After extending their winning streak to nine consecutive weeks, U.S. stocks and related ETFs are on pace to set their best early-year results in three decades, and the bull run that is nearly a decade old may still have legs.
After the fourth quarter blood letting, U.S. stocks have found support from a more dovish stance out of the Federal Reserve, easing U.S.-China trade tensions and better-than-expected corporate earnings, the Wall Street Journal reports.
Year-to-date, the SPDR S&P 500 ETF (NYSEArca: SPY) gained 11.8% and SPDR Dow Jones Industrial Average ETF (NYSEArca: DIA) increased 12.3%, with the S&P 500 coming off its fourth consecutive weekly gain and the Dow Jones Industrial Average crossing over its ninth straight weekly advance.

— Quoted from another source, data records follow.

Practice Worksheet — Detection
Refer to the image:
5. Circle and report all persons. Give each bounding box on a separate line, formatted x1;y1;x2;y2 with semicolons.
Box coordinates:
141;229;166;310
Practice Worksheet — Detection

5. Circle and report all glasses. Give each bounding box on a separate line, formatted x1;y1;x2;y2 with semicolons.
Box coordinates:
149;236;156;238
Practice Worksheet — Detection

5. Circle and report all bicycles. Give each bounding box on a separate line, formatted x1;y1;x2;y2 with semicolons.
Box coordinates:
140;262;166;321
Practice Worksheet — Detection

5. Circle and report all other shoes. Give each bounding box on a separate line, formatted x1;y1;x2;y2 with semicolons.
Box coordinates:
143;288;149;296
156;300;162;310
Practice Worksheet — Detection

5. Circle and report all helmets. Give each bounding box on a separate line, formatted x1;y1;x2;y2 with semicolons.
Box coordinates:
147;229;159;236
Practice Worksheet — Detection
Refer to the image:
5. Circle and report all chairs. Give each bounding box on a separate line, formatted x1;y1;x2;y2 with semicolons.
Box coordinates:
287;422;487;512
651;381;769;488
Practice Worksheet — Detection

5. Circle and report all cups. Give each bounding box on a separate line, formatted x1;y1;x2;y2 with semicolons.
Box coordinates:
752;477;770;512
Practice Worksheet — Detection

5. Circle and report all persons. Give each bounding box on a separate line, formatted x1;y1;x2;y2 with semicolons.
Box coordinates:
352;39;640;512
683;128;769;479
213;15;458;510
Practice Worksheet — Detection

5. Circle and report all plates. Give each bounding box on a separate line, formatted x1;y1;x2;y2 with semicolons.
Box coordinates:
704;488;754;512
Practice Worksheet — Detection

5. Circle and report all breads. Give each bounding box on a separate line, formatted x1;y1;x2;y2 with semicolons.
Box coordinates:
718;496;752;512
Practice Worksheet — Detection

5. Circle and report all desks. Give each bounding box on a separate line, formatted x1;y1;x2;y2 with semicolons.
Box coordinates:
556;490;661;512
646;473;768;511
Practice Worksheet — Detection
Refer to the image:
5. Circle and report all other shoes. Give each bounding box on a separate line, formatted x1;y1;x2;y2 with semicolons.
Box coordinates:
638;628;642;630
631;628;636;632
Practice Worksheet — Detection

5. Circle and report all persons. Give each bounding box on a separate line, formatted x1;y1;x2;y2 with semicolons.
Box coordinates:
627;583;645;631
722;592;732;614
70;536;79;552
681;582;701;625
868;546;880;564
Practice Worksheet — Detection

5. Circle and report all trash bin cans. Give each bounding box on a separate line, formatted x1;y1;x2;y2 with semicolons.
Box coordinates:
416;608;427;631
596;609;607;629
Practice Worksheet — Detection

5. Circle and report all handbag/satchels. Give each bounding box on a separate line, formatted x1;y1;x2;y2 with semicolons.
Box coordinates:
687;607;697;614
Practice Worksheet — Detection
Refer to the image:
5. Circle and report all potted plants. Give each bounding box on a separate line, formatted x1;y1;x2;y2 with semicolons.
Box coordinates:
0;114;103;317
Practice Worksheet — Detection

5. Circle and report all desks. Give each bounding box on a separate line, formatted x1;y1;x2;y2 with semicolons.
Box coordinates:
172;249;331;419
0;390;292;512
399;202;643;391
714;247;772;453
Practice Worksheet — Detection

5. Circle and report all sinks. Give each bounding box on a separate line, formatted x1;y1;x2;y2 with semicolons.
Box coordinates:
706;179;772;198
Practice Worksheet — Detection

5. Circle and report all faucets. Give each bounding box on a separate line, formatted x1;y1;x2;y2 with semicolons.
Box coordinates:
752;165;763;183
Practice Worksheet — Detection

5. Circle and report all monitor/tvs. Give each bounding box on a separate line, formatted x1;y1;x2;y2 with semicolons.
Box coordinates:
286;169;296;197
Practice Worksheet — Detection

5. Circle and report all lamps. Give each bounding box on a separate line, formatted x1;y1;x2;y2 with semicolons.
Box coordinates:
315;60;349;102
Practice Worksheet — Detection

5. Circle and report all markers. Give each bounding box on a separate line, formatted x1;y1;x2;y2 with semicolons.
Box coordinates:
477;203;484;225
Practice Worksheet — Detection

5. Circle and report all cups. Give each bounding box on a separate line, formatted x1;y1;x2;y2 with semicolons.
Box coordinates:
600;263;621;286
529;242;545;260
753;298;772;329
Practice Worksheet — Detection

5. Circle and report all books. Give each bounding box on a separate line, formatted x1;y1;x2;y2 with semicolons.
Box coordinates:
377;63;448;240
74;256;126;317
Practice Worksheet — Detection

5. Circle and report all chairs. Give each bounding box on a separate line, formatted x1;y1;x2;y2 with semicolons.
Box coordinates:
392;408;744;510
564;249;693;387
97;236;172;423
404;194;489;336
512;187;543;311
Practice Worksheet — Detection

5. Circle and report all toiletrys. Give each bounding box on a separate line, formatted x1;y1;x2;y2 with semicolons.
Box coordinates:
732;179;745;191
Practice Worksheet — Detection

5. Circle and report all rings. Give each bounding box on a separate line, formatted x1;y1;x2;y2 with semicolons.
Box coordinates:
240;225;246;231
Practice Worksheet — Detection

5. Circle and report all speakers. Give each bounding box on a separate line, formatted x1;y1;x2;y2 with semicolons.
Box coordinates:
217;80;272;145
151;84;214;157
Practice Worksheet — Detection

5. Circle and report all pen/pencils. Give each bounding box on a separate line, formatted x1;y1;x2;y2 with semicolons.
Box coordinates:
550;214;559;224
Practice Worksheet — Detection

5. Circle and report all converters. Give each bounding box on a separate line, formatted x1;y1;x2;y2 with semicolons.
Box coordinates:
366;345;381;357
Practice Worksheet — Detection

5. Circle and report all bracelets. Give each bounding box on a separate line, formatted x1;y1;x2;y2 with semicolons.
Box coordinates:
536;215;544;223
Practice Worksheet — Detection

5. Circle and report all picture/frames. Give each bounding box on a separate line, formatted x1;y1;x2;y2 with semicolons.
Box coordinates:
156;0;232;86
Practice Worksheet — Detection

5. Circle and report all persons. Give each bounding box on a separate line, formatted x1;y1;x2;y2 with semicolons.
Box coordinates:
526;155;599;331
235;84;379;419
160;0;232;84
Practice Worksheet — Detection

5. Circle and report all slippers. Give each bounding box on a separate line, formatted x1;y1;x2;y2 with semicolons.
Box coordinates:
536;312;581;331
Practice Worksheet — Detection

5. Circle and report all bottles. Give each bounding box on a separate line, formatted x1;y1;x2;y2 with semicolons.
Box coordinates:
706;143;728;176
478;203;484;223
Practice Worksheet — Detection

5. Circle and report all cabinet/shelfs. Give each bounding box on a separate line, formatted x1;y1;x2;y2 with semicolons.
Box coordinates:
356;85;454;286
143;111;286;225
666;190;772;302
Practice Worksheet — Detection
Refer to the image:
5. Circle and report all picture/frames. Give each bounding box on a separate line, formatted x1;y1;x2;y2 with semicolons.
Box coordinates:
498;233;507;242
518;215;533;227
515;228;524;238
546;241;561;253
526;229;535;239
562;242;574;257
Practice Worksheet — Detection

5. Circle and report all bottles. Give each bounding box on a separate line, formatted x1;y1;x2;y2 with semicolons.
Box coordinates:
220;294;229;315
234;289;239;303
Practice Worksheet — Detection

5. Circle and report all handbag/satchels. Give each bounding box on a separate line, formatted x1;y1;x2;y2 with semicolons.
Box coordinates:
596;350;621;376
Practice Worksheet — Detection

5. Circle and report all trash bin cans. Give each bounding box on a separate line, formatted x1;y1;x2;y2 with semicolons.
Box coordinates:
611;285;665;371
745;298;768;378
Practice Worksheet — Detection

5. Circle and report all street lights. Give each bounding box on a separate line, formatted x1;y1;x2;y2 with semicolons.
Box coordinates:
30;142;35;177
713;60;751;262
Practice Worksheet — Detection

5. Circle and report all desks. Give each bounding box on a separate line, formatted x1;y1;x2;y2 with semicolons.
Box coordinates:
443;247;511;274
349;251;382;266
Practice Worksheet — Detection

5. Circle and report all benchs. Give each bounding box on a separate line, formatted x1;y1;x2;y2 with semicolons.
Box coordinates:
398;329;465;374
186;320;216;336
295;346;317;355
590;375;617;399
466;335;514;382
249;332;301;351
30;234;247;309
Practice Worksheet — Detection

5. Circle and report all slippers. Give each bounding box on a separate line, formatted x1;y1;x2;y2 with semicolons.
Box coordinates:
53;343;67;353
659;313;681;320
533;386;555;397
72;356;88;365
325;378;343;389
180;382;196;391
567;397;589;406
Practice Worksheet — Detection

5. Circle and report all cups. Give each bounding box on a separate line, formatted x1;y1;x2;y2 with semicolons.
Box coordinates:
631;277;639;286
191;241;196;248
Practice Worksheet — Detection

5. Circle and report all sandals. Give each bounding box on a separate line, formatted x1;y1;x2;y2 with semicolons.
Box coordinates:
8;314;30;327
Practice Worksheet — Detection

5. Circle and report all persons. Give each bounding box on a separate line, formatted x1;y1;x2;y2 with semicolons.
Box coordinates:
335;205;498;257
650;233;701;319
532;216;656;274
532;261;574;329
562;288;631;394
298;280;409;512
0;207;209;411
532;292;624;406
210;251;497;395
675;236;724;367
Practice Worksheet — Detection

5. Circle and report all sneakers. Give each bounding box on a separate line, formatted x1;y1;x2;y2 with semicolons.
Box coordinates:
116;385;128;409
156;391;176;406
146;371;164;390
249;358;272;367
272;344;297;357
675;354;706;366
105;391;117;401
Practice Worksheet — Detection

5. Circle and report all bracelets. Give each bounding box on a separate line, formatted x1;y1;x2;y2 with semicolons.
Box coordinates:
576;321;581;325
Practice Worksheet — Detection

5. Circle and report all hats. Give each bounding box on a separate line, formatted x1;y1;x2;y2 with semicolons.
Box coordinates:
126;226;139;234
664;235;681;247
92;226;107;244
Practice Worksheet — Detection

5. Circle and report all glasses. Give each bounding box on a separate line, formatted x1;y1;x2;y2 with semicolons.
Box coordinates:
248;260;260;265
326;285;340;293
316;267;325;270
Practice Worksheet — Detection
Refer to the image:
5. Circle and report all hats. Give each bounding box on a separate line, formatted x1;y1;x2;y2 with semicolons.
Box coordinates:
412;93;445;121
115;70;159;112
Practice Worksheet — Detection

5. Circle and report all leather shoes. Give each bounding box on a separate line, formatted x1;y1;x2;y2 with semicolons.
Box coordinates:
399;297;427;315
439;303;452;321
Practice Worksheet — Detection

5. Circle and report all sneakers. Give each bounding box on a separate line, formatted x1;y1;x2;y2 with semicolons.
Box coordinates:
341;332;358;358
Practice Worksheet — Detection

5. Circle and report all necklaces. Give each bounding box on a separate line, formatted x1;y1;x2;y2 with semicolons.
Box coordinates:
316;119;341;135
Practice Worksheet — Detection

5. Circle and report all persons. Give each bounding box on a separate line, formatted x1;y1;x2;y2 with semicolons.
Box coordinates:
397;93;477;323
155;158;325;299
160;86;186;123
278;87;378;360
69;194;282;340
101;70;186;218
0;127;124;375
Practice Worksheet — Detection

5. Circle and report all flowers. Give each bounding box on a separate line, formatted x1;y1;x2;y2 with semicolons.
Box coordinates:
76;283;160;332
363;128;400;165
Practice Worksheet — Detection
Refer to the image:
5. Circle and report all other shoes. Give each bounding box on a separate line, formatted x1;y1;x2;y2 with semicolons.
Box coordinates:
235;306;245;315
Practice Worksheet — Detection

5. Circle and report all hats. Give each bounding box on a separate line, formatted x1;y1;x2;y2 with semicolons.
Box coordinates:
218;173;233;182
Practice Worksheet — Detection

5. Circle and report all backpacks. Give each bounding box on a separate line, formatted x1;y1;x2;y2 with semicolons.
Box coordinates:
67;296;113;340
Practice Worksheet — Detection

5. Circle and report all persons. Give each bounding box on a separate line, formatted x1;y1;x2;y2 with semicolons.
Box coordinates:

“This year’s gains are consistent with investors being confident that nothing scary is on the horizon,” Charles Lemonides, portfolio manager of ValueWorks LLC, told the WSJ. “We’re in a ‘goldilocks’ place where the economy isn’t running too hot, so therefore the Fed likely won’t tighten policy further, and it’s not running too cool because we still have a strong labor market. And when it comes to trade, any news is good news.”
Continued optimism for traders
Current market trends point to continued optimism for traders. According to Dow Jones Market Data, the Dow and S&P have historically moved in the same direction in the first two months and remainder of the year over 60% of the time.